::: Record excerpts

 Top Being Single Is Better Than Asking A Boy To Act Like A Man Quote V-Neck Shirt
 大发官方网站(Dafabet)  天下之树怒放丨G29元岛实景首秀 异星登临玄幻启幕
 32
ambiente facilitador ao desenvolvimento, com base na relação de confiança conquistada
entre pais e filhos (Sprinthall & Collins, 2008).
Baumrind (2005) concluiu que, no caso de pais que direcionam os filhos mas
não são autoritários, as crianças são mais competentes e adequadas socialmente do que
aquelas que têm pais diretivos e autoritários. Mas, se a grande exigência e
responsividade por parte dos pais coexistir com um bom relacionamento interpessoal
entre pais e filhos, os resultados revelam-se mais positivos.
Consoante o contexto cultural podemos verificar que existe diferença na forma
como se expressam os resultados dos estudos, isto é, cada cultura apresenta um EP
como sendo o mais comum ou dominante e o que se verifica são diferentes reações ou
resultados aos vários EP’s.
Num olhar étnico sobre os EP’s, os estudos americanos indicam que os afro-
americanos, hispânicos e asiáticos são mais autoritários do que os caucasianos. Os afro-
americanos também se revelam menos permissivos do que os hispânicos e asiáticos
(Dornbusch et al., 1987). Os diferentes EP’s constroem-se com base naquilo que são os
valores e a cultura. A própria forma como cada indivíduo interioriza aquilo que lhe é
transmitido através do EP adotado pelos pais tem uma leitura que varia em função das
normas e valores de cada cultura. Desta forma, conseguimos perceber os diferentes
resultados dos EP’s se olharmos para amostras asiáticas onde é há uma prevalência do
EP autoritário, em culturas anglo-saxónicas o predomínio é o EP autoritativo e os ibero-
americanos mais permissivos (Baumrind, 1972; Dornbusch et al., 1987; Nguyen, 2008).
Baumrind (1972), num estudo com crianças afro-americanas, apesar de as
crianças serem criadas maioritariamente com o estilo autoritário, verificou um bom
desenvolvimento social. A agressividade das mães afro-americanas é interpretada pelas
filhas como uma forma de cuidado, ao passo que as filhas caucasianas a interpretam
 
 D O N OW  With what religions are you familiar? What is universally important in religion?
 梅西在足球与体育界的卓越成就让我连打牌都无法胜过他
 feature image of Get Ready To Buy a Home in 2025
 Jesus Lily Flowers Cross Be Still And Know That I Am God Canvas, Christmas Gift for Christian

::::::
::: Record excerpts

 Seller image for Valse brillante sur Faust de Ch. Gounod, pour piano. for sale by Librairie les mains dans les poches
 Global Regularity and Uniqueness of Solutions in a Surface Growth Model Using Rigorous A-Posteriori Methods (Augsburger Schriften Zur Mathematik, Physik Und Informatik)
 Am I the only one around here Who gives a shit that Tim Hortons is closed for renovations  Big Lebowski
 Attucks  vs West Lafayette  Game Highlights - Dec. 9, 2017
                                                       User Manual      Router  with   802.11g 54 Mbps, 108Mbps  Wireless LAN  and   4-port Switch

::::::
::: Record excerpts

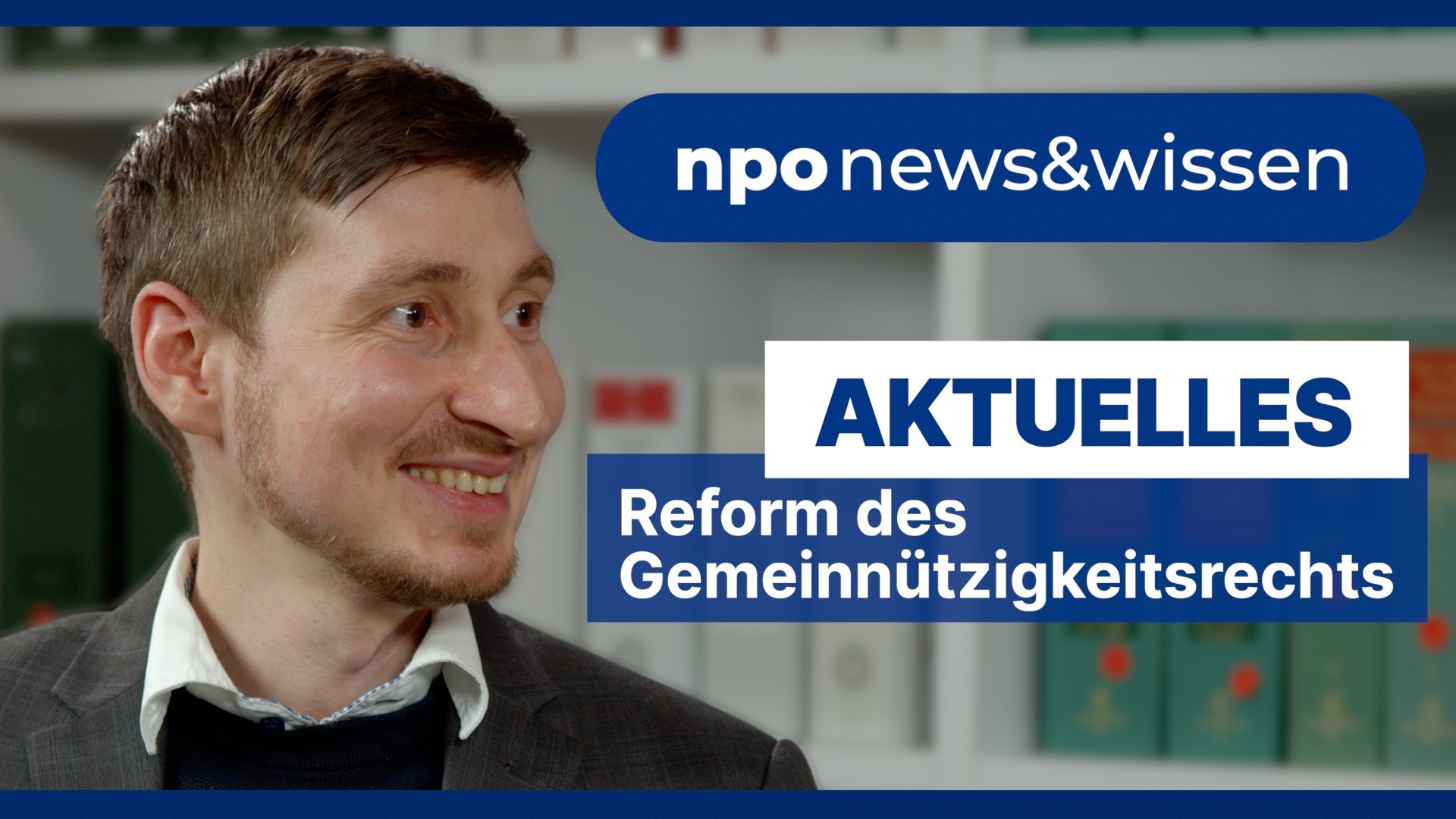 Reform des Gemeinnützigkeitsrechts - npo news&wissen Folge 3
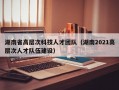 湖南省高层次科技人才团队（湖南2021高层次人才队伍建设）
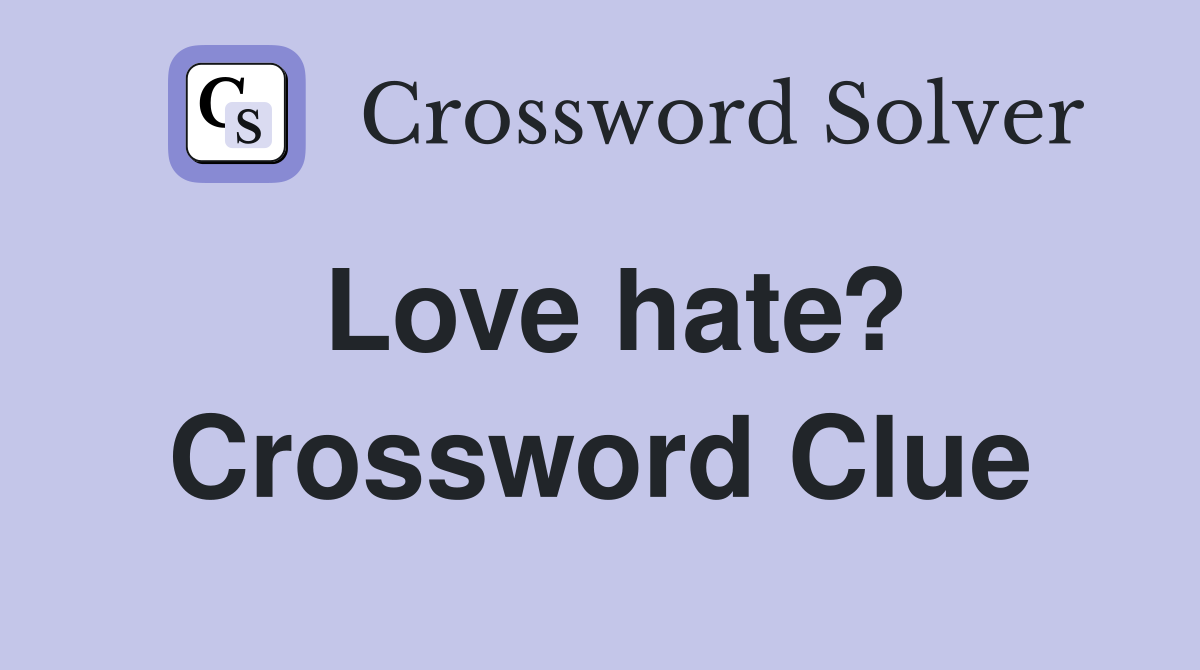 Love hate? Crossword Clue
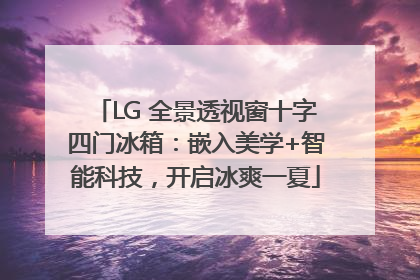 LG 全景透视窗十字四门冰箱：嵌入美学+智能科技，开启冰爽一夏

::::::

— Assigned task —
Once you reach the line with "(Dornbusch et al., 1987)." in the data above, copy it and every line after it exactly, up to and including the line with "EP autoritário, em".

— Response box —
(Dornbusch et al., 1987). Os diferentes EP’s constroem-se com base naquilo que são os
valores e a cultura. A própria forma como cada indivíduo interioriza aquilo que lhe é
transmitido através do EP adotado pelos pais tem uma leitura que varia em função das
normas e valores de cada cultura. Desta forma, conseguimos perceber os diferentes
resultados dos EP’s se olharmos para amostras asiáticas onde é há uma prevalência do
EP autoritário, em culturas anglo-saxónicas o predomínio é o EP autoritativo e os ibero-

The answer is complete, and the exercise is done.